Duurzame ontwikkeling is een veelomvattende materie die raakpunten heeft met de meeste bevoegdheidsdomeinen (de sociale sector, werkgelegenheid, volksgezondheid, economie, energie, mobiliteit, enz.), en die men dus niet uitsluitend aan een van de reeds bestaande commissies kan opdragen.

Daarom wordt voorgesteld een Adviescomité voor duurzame ontwikkeling op te richten, dat belast zal worden met het toezicht op en de evaluatie van wetgevende initiatieven met betrekking tot de inachtneming van de drie componenten, die onderling in evenwicht zijn : het economische, het sociale en het milieu-aspect.

Dit Comité zal de wetgevende en de uitvoerende macht impulsen geven in de richting van een ontwikkeling die voorziet in de behoeften van de huidige generatie zonder de behoeften van de toekomstige generaties in gevaar te brengen, door gebruik te maken van zijn raadgevende bevoegdheid en door zelf initiatieven te nemen.

Het Comité kan op eigen initiatief of op verzoek van andere senaatscommissies adviezen en verslagen opstellen.

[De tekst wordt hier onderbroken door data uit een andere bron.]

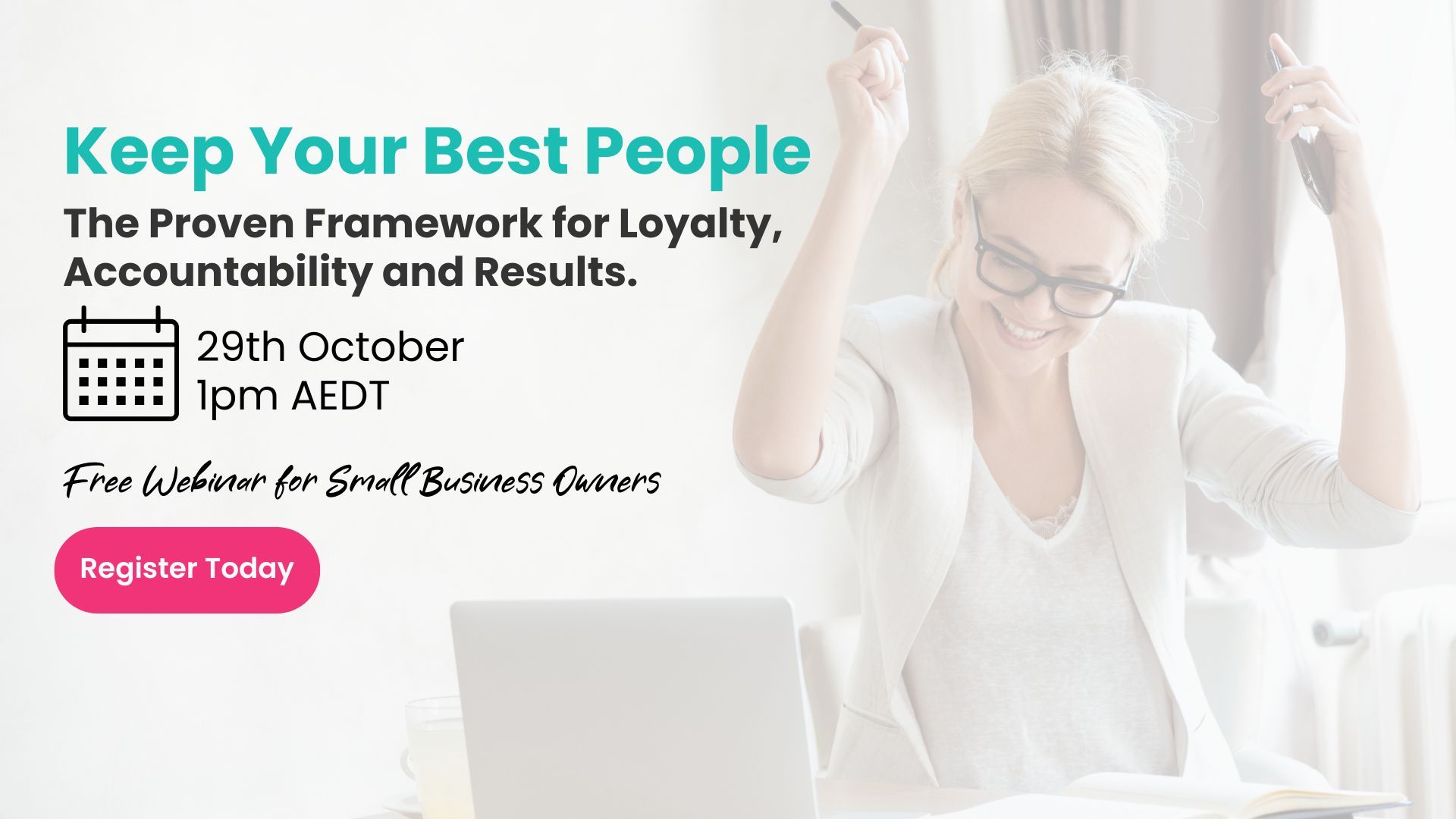 Keep Your Best People

The Proven Framework for Loyalty, Accountability and Results.

29th October
1pm AEDT

Free Webinar for Small Business Owners

Register Today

Door een Adviescomité voor duurzame ontwikkeling op te richten, verricht de Senaat nogmaals pionierswerk en draagt hij bij tot het welzijn van de toekomstige generaties.

Zoals Antoine de Saint-Exupéry zei : « Nous n'héritons pas de la Terre de nos ancêtres, nous l'empruntons à nos enfants ».

Philippe MAHOUX.
Jean CORNIL.

VOORSTEL


In titel V van het Reglement van de Senaat wordt een hoofdstuk IIIter ingevoegd, met als opschrift « Adviescomité voor duurzame ontwikkeling », dat een artikel 86ter bevat, luidende :

« Art. 86ter. — 1. Na iedere vernieuwing van de Senaat benoemt de vergadering voor de gehele zittingsperiode uit haar midden een adviescomité dat belast is met het onderzoek van de aangelegenheden die duurzame ontwikkeling betreffen.

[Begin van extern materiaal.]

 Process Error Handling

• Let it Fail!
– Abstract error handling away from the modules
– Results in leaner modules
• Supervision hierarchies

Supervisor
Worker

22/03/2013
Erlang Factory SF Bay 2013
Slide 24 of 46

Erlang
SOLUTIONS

Het is samengesteld uit vijftien leden die worden aangewezen op de wijze bepaald in artikel 21.

2. Het comité benoemt onder zijn leden, voor de duur van de zitting een voorzitter, een eerste ondervoorzitter en een tweede ondervoorzitter.

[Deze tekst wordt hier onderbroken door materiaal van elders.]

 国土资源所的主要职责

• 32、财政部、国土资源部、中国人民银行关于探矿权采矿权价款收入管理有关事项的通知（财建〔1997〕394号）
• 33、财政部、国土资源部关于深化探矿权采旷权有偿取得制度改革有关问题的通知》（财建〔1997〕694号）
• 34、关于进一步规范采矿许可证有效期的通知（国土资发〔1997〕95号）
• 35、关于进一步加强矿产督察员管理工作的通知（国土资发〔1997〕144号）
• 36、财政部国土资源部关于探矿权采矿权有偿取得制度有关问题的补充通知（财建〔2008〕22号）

3. Het lid van het comité dat een vergadering niet kan bijwonen, kan zich laten vervangen door een lid van zijn of haar fractie. Het lid stelt de voorzitter van die vervanging in kennis.

4. Het comité heeft tot taak, op verzoek van de voorzitter van de Senaat overeenkomstig het bepaalde in artikel 24 of op eigen initiatief, adviezen te verstrekken over aangelegenheden betreffende duurzame ontwikkeling.

5. Voor het overige, en binnen de perken van de in deze bepaling omschreven bevoegdheden, regelt het comité zijn werkzaamheden en beraadslaagt het overeenkomstig de bepalingen die op de vaste commissies van toepassing zijn. »

24 november 2006.

Philippe MAHOUX.
Jean CORNIL.

(1) Definitie voorgesteld in 1987 door de World Commission on Environment and Development in het Brundtlandrapport.

(2) Ontwerp tot invoeging van een titel Ibis en een artikel 7bis om duurzame ontwikkeling als algemene beleidsdoelstelling voor de federale Staat, de gemeenschappen en de gewesten in de Grondwet in te schrijven (stuk Senaat, 3-1778).